- PROBLEM DESCRIPTION
Translate this sentence from the Freebase excerpt into Spanish: "A server with at least 100 GB RAM is recommended."

- EXCERPT
┄┄┄┄┄┄┄┄┄┄┄┄┄┄┄┄┄┄┄┄
A server with at least 100 GB RAM is recommended. You may adjust the maximum amount of RAM the service may use and other configurations via the provided script.

## Useful materials about Freebase
- Some basic concepts: https://developers.google.com/freebase/guide/basic_concepts
- A brief review of Freebase: https://github.com/nchah/freebase-mql
- [RDF](https://www.w3.org/TR/rdf11-concepts/) and [SPARQL](https://www.w3.org/TR/sparql11-query/)
- Freebase is strongly typed (in terms of terminology, type=class, property=relation=predicate). Each property has one and only one _domain type_ (the type of the subject entity) and _range type_ (the type of the object entity). For example, the property `people.person.place_of_birth`'s domain type is `people.person` and range type is `location.location`.
- A list of frequently used relations for meta-information:
- `common.topic`: the type of all entities. An item is an entity if it has this type.
┄┄┄┄┄┄┄┄┄┄┄┄┄┄┄┄┄┄┄┄
- EXTRACTED INFORMATION
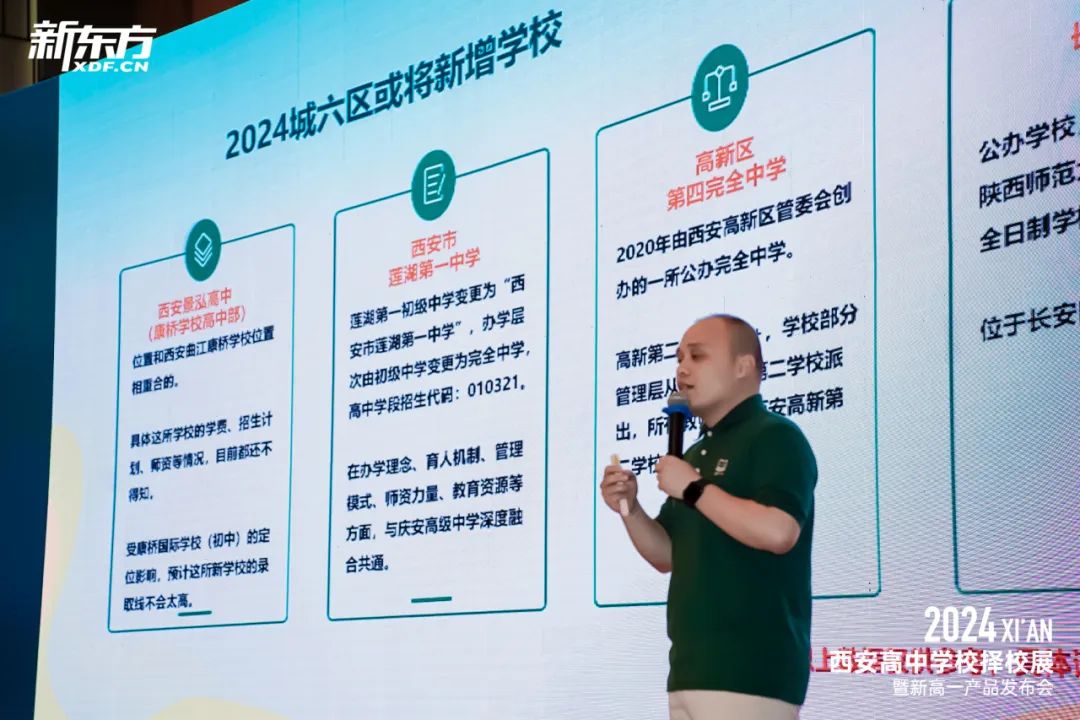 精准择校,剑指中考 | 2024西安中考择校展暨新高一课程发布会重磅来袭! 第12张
┄┄┄┄┄┄┄┄┄┄┄┄┄┄┄┄┄┄┄┄
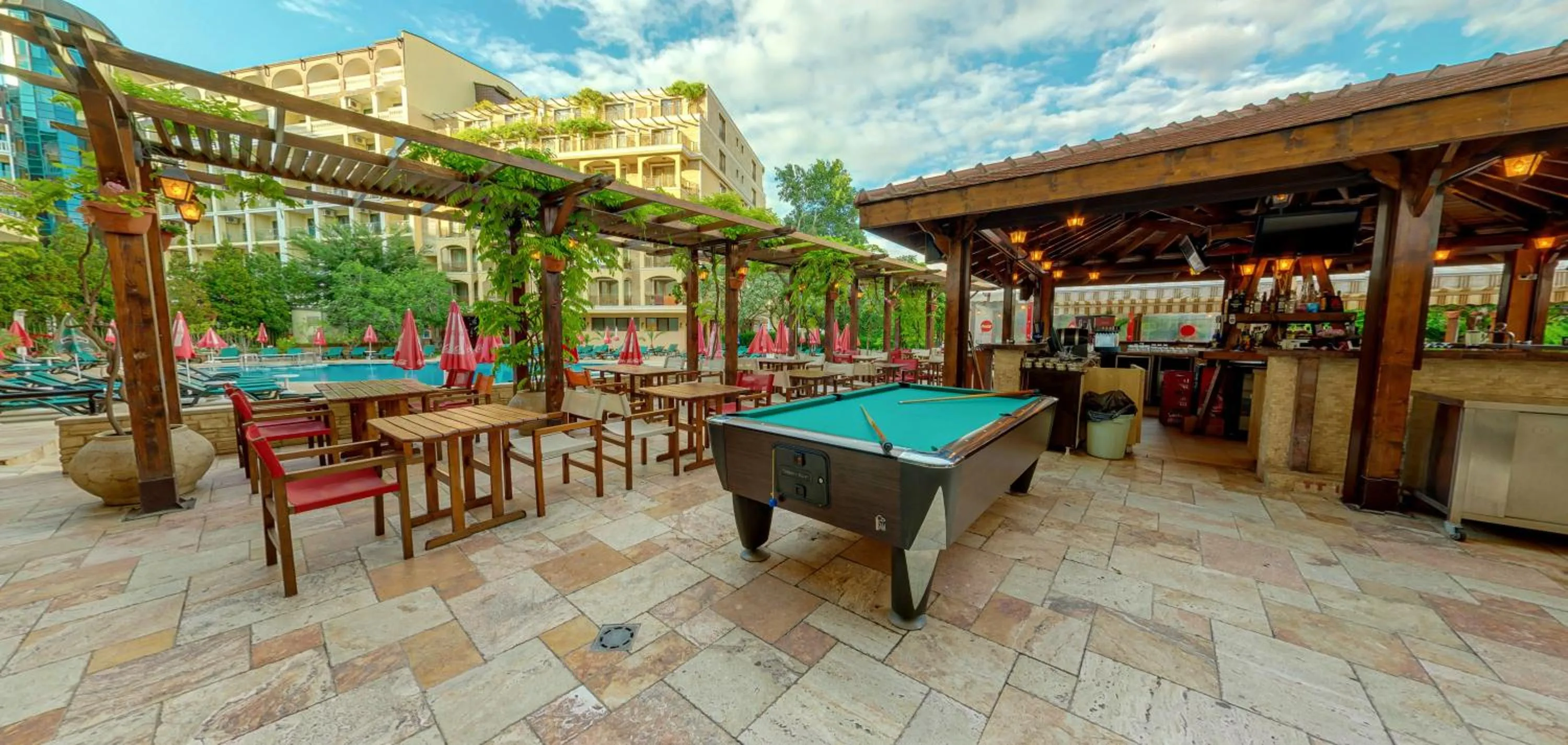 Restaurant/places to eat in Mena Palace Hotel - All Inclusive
┄┄┄┄┄┄┄┄┄┄┄┄┄┄┄┄┄┄┄┄
- RESULT OF THE TASK
Se recomienda un servidor con al menos 100 GB de RAM.